Mandaban naves a otros planetas. Contaminaban los ríos, los mares, los acuíferos. Todo estaba lleno de plásticos. Los aviones, las fábricas y los automóviles emanaban gases muy contaminantes. Pero la gente vivía muy bien y seguía ajena al problema que estaba causando.
Hasta que llegó un día que el planeta estuvo tan herido que comenzó a sangrar y sus gotas llegaron a la Tierra que, como estaba tan contaminada, se fueron convirtiendo en virus peligrosísimos.
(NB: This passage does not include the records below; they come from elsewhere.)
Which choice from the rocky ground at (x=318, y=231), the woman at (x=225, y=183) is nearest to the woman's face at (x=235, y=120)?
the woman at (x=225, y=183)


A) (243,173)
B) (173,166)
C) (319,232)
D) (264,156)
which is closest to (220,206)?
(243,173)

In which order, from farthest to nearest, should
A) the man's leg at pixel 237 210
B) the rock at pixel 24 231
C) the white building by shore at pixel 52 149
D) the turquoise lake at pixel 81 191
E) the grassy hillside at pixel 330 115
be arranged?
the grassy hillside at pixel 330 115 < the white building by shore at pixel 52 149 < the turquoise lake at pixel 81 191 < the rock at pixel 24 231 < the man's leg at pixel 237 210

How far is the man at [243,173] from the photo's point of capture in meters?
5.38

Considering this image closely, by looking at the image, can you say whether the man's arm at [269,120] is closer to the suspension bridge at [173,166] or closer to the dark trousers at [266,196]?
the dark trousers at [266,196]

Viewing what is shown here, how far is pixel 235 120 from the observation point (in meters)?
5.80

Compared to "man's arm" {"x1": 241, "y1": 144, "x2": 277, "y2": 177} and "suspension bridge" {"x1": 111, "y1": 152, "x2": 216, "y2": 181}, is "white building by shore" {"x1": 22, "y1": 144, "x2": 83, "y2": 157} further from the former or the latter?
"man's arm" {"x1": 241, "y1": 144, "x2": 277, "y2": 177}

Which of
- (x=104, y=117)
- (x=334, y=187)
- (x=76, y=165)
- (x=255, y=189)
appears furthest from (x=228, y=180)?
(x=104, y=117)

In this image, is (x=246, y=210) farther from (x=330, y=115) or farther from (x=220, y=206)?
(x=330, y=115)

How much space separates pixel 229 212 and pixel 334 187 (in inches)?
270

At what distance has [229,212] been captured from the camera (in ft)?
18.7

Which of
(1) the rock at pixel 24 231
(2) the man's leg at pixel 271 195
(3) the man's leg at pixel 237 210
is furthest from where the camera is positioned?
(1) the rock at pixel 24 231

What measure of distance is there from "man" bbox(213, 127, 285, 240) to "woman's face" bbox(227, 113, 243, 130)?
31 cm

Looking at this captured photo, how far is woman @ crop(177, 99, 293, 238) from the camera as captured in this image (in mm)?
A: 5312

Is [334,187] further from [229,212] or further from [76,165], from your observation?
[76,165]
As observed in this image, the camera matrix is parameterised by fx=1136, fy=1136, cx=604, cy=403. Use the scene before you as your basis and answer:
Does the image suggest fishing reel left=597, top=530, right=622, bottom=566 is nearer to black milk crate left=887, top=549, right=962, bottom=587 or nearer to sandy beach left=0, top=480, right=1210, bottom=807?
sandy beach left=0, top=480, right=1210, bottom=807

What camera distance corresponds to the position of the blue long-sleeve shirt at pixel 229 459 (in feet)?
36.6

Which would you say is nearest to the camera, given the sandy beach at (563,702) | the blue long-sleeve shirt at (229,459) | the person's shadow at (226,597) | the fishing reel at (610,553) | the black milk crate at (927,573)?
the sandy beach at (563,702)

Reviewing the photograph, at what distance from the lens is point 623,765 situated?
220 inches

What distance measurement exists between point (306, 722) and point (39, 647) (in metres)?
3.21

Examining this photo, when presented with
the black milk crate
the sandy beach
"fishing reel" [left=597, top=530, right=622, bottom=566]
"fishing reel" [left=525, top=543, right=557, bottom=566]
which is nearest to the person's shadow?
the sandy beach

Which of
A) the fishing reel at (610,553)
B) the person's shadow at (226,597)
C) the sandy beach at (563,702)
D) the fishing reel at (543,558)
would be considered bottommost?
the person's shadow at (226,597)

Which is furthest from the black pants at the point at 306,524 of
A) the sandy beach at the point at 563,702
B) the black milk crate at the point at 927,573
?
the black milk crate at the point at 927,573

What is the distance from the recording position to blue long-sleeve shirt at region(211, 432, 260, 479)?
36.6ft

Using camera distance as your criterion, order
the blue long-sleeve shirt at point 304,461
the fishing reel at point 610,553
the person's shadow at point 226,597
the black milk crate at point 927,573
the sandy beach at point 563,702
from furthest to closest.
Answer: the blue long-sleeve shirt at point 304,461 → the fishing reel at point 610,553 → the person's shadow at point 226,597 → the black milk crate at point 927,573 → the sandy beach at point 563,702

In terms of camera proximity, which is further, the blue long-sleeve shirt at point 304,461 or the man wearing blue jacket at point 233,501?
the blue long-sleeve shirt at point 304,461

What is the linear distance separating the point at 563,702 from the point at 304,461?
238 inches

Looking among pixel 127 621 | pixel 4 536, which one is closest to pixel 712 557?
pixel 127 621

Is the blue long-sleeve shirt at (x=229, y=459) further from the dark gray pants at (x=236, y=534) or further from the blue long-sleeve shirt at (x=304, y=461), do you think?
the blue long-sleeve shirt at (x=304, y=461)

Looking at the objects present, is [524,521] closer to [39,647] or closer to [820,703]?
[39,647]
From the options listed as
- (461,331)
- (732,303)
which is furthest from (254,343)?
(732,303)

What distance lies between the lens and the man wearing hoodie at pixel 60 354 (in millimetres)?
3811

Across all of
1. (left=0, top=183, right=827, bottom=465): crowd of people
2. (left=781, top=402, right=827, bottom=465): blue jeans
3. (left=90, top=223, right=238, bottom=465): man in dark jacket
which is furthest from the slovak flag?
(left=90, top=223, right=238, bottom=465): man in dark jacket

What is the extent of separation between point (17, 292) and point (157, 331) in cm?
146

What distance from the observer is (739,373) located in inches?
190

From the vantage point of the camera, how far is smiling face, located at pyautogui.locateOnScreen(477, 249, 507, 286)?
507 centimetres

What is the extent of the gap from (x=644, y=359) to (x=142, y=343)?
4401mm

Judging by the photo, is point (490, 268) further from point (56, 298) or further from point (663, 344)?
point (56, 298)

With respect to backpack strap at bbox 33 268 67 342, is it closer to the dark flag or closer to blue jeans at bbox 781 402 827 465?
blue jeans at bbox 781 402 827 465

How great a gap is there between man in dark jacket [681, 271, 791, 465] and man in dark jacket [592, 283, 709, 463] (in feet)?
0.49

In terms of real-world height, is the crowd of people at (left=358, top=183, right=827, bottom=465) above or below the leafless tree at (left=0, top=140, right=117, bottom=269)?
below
La gente moría y enfermaba a gran velocidad. Los médicos y enfermeros trabajaban sin descanso.
La gente tuvo que encerrarse en casa mucho tiempo. Las calles se quedaron desiertas. Los establecimientos cerraron. Eran ciudades fantasma. Pero lo peor fue que las familias se quedaron incomunicadas: los abuelos no podían ver ni abrazar a sus nietos, ni los hijos a sus padres. Muchos ya no volverían a verse.
La gente empezó a darse cuenta de lo importante que es el cariño de la familia y a querer la Tierra, pues de ella salían los alimentos, que era lo único que ahora necesitaban. Agradecían a tantas personas que hacían llegar la comida cada día a sus casas, aún poniendo en riesgo sus vidas.
Pasó el tiempo y, poco a poco, la gente fue saliendo de las casas. La pandemia estaba pasando. Las ciudades estaban limpias de contaminación. Se veían y escuchaban los pájaros, los árboles estaban más verdes y el cielo más azul. Y la gente se dio cuenta y empezó a valorar lo importante que es la Naturaleza; que se podía vivir haciéndole menos daño; y que lo trascendental es lo más cercano.
No hace falta ir a la Luna, es más bello contemplarla desde la Tierra ¡y bastante más barato!